10 de ago de 2007

CHEGA!

Chega. Deu. Basta. Eu desisto. Não brinco mais. Acabou. Era isso. Enchi o saco.
Torrei a minha paciência. That's all folks. Não quero mais saber. Recolhi as antenas, baixei o periscópio, desliguei o radar. Não procuro mais, não dou mais mole, não poupo o trabalho. Vai querer? Problema seu, vire-se ou desvire-se, conforme o caso. Não se trata de nenhum tipo de voto de castidade, mas de cansaço puro e simples. Cansei a minha beleza. Há vagas, mas o departamento de recrutamento e seleção foi desativado por tempo indeterminado. Os interessados devem mandar currículo em três vias com foto, acompanhado de carta de intenções de próprio punho e de recomendações, ficha corrida, atestado de bons antecedentes e ligar um dia sim outro não para ver se já tem alguma resposta. Não fechei para balanço, mas não faço mais propaganda. Aquela coisa de mala direta, panfleto na rua, comercial em horário nobre, marchandising na novela das oito, encarte em revista, página inteira em jornal - tô fora. Agora vou ser cool, tipo obra rara que tem que ser garimpada em sebos, edição especial de 500 exemplares para colecionadores, autografada, lançada há trinta anos. Não facilito: sorrisinhos, charme, insinuações, entradas, bola picando? Forget it.

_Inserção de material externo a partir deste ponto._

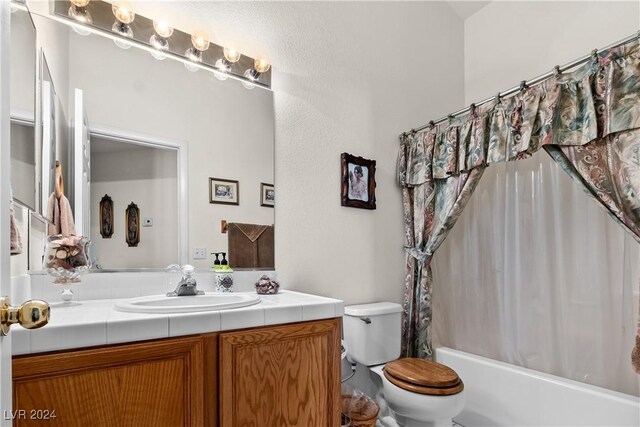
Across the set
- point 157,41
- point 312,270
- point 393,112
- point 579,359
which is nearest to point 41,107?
point 157,41

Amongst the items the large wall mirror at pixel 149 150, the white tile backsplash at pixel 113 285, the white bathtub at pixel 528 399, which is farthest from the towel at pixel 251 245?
the white bathtub at pixel 528 399

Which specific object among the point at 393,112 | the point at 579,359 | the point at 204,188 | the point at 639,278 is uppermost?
the point at 393,112

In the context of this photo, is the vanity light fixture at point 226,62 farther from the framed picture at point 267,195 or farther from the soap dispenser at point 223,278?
the soap dispenser at point 223,278

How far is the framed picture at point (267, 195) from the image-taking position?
1.89 metres

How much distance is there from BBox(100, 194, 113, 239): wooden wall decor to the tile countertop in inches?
11.6

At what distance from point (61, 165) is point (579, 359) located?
2652 millimetres

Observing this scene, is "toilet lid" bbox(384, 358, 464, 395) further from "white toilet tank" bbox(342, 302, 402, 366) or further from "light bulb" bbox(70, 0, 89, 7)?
"light bulb" bbox(70, 0, 89, 7)

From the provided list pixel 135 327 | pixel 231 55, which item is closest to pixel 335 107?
pixel 231 55

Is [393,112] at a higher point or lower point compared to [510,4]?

Vai ter que fazer promessa para Santo Expedito, Santo Antônio e Nossa Senhora Desatadora de Nós. Vai ter que rebolar meu nêgo, que agora o furo é mais embaixo, o arroz é mais soltinho e a rapa é na tampa. Tá a fim? Muito bem, me convença por que você é, afinal de contas, o homem da minha vida.
E anda logo que eu estou com pressa.